___ TEXT
A Space for Revolution in Aphra Behn’s «The Rover» and «The Feign’d Courtezans»

by Tiziana Febronia Arena (Author)
Thesis 184 Pages

Summary

«Masking the Drama: A Space for Revolution in Aphra Behn’s The Rover and The Feign’d Courtezans» pursues an in-depth investigation of the process whereby female identity was performatively negotiated on the Restoration stage by women playwrights such as Aphra Behn and of how a new articulation of social space contributed to the formation of a potentially emancipatory sense of gendered selfhood understood as a flexible and porous instantiation of performative roles.
The author interrogates the prominent role played among Restoration women playwrights by the tropes of theatrical performativity as providing an alternative path to feminist revision and thus offering new perspectives on and challenges to existing scholarship on early modern women’s studies and the status of Aphra Behn studies in this scholarly context and stressing how women challenged, transgressed and subverted heteropatriarchal normativity by stepping outside their allotted social roles to appropriate a female space within the public domain of the theatre.
______
» WHAT TO DO:
Rewrite everything in the thesis summary from "Thesis 184 Pages" down to "of performative roles.", putting "dramatists" in place of "playwrights".
___ STORED RECORDS
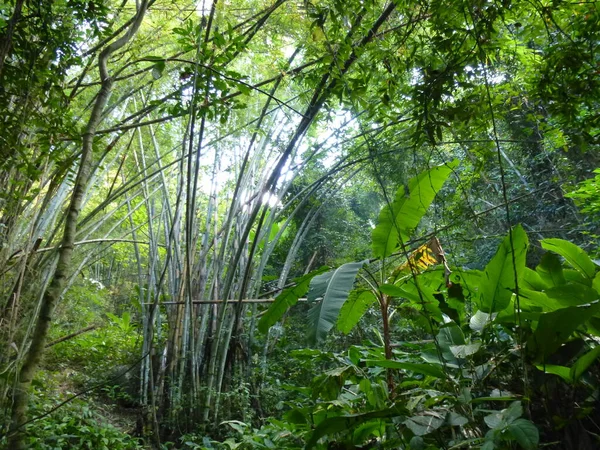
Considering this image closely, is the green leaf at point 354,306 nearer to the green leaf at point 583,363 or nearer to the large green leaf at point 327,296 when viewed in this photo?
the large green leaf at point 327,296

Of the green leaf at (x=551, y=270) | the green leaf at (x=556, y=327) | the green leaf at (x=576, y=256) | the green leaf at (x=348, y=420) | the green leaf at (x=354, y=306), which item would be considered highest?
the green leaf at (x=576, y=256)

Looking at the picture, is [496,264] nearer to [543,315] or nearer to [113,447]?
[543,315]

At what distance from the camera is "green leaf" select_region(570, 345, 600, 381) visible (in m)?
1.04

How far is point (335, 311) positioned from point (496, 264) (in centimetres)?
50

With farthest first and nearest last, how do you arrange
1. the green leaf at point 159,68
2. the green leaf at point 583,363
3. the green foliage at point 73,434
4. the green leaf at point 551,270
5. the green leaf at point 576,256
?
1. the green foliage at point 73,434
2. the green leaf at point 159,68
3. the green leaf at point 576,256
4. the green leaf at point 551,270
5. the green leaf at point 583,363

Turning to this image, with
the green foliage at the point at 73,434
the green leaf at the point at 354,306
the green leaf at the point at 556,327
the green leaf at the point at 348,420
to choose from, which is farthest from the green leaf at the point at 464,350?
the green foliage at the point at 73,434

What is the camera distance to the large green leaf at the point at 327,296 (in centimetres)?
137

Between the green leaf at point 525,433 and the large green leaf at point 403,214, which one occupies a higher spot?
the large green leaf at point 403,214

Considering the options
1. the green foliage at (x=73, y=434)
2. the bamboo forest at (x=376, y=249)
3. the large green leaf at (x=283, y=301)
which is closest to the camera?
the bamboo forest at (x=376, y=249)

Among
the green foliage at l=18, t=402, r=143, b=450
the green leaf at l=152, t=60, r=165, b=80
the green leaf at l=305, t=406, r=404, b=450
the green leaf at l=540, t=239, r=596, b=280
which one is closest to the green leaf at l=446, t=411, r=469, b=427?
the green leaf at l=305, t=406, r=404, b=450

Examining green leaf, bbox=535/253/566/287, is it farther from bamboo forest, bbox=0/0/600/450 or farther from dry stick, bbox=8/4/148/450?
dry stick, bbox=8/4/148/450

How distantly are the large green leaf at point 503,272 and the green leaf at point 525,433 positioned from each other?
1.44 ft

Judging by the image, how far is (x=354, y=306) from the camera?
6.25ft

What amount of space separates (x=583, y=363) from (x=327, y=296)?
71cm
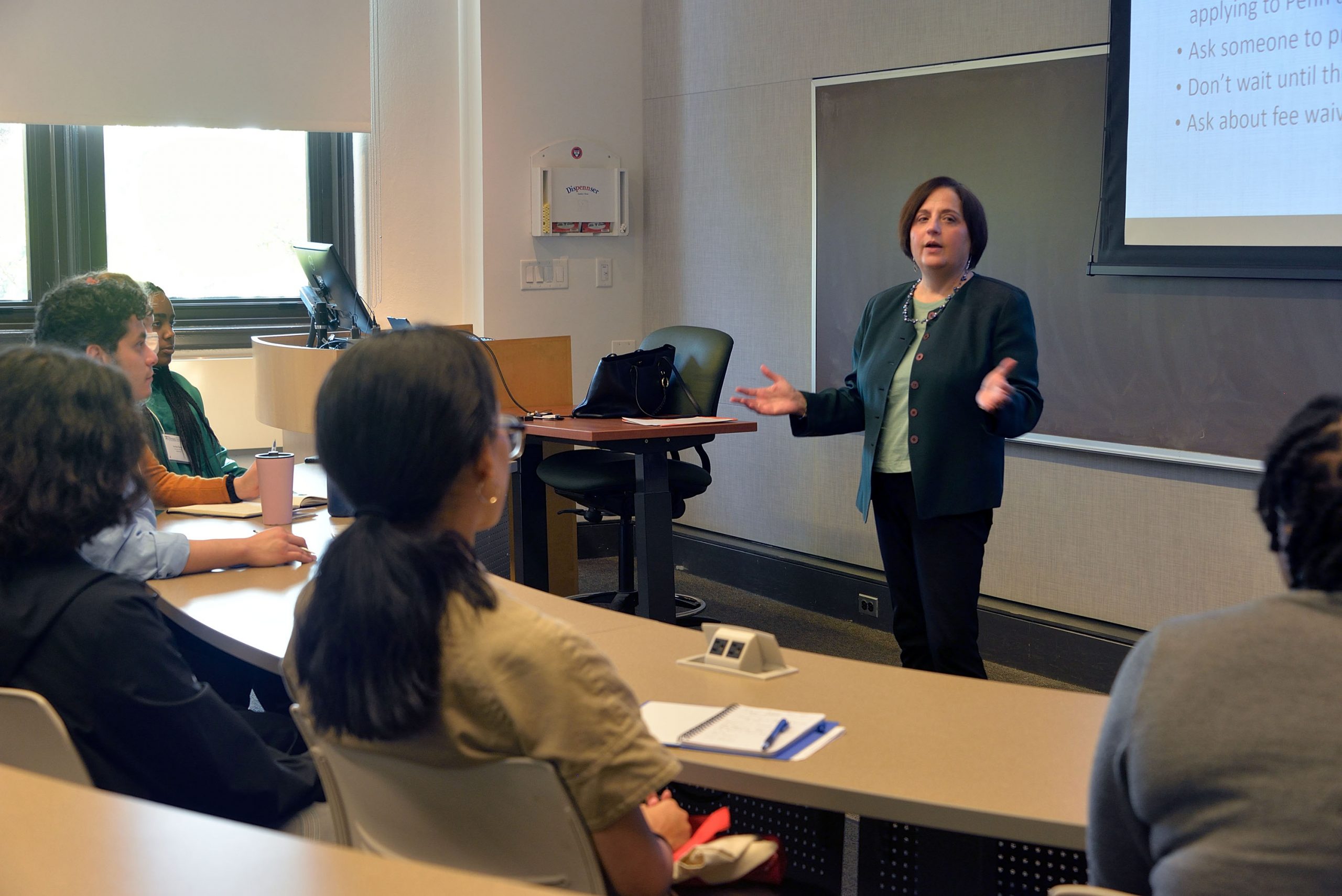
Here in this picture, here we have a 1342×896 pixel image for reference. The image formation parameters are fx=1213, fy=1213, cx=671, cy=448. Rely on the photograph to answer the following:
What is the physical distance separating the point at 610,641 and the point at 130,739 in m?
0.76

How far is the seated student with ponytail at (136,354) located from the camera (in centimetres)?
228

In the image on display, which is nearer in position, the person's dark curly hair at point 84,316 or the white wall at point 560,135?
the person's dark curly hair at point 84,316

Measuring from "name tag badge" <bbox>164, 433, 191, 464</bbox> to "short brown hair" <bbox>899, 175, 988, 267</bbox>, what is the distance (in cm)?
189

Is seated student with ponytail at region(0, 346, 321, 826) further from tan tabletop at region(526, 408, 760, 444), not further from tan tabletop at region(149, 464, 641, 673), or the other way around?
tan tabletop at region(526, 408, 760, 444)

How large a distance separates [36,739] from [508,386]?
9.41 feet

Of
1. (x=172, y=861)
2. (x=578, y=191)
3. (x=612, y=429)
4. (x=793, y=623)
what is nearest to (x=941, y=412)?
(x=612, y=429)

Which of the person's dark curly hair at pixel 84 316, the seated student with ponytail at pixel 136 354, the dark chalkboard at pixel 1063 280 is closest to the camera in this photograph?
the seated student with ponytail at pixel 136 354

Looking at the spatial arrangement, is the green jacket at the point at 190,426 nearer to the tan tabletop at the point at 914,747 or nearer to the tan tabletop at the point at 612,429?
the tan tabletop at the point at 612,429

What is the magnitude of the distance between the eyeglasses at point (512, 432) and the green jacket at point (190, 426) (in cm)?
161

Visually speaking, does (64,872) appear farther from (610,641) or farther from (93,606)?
______
» ANSWER TO THIS PROBLEM:
Thesis 184 Pages

Summary

«Masking the Drama: A Space for Revolution in Aphra Behn’s The Rover and The Feign’d Courtezans» pursues an in-depth investigation of the process whereby female identity was performatively negotiated on the Restoration stage by women dramatists such as Aphra Behn and of how a new articulation of social space contributed to the formation of a potentially emancipatory sense of gendered selfhood understood as a flexible and porous instantiation of performative roles.